# Brandungsvorfach



## hechti93 (19. November 2007)

Hallo, 
ich muss für meine Fischerprüfung wissen, was ein Brandungsvorfach ist. Könnt ihr mir helfen. Ich würde mich sehr über Fotos freuen.

Vielen Dank
Julian


----------



## mamba (19. November 2007)

*AW: Brandungsvorfach*

Hallo,

Du wirst Dir doch sicherlich schon Kataloge besorgt haben. Da kannst Du nachschauen oder schau mal hier rein 'http://www.ruteundrolle.de/Montagen.htm'.
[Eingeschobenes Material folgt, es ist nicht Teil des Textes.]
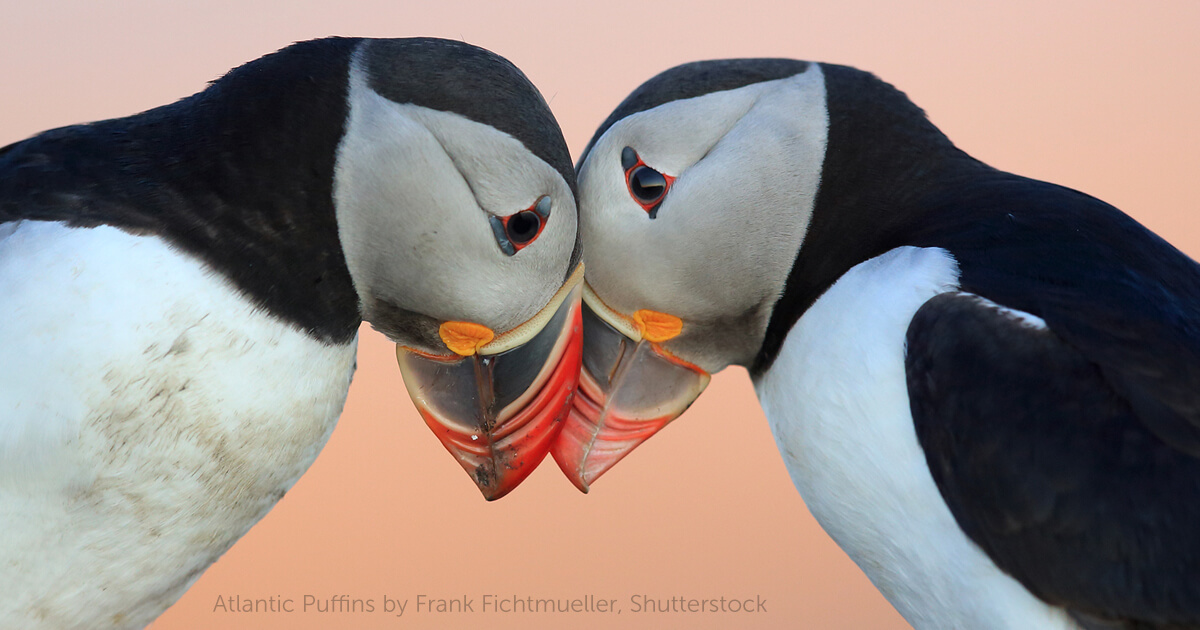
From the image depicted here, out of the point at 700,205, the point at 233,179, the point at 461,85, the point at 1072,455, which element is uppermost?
the point at 461,85

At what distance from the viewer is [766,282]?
266 centimetres

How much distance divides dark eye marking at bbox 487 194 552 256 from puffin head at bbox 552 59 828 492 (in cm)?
37

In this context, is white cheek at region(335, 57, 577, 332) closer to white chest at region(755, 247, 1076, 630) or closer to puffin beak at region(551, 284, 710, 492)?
puffin beak at region(551, 284, 710, 492)

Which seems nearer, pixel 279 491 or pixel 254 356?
pixel 254 356

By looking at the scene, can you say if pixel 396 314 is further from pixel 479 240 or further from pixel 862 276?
pixel 862 276

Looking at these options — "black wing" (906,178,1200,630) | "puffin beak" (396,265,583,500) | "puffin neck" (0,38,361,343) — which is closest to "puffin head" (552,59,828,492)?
"puffin beak" (396,265,583,500)

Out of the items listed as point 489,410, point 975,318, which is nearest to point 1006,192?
point 975,318

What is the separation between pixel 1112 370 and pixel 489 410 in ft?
4.77

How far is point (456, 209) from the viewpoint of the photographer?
2289 millimetres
Viel Glück bei der Prüfung.


----------



## sunny (19. November 2007)

*AW: Brandungsvorfach*

Wie lautet denn genau die Frage in der Prüfung? Doch betimmt nicht, was ist eine Brandungsvorfach oder?


----------



## Meeresangler_Schwerin (19. November 2007)

*AW: Brandungsvorfach*

Brandungsvorfächer gibt es in so vielen Ausführungen da müsste man schon wirklich wissen was genau deine Aufgabe ist.
Das einfachste Brandungsvorfach ist ein Sargblei mit einem Stück Mundschgnur und Haken dahinter.


----------



## Toffee (19. November 2007)

*AW: Brandungsvorfach*

Ich schätze mal, es hat den Prüfungshintergrund , dass entweder
a)  den Prüflingen unterschiedliche Vorfächer gezeigt werden und sie müssen wissen , welches Vorfach zu welcher Angelart gehört

oder

b) sie haben ein paar Schnüre, Haken und mehrere Kleinteile auf dem Tisch und sollen ein Vorfach bauen.

Gruß Toffee


----------



## FelixSch (19. November 2007)

*AW: Brandungsvorfach*

Ich versuche mal, ein Vorfach zu definieren.
Ein Vorfach ist eine Vorrichtung, welche dem Fang von Fischen dient. Speziell Brandungsvorfächer gibt es in zahlreichen Varianten für die verscheidensten Bedingungen und Einsatzformen.
Allgemein gibt es Ein- oder Zweihaken-Vorfächer, geclipte oder ungeclipte.
Die Hauptkomponenten eines Vorfaches sind 
- Clip für das Blei
- Hauptschnur 
- eine oder zwei Mundschnüre mit Haken und evtl. Lockperlen
- gegebenenfalls Clipvorrichtungen, die zum Fixieren der Haken dienen.
- Tönnchenwirbel zum Verbinden von Hauptschnur und Schlagschnur
Das Clipen der Vorfächer dient dazu, höhere Wurfweiten zu erzielen. 
Es gäbe noch viel zum Thema zu sagen, aber vielleicht wollen ja noch andere... ;-)


----------



## Koschi (20. November 2007)

*AW: Brandungsvorfach*

...die Engländer fischen Vorfächer mit 3 Haken.... die fahren ja aber auch links... :q


----------



## Bellyboatangler (22. November 2007)

*AW: Brandungsvorfach*

Kannst daran sehen das Brandungsangler Haken von Groesse 8(seezungen) bis 10/0(Congeraale) benuzen! In Deutschland meist zwischen 2-2/0.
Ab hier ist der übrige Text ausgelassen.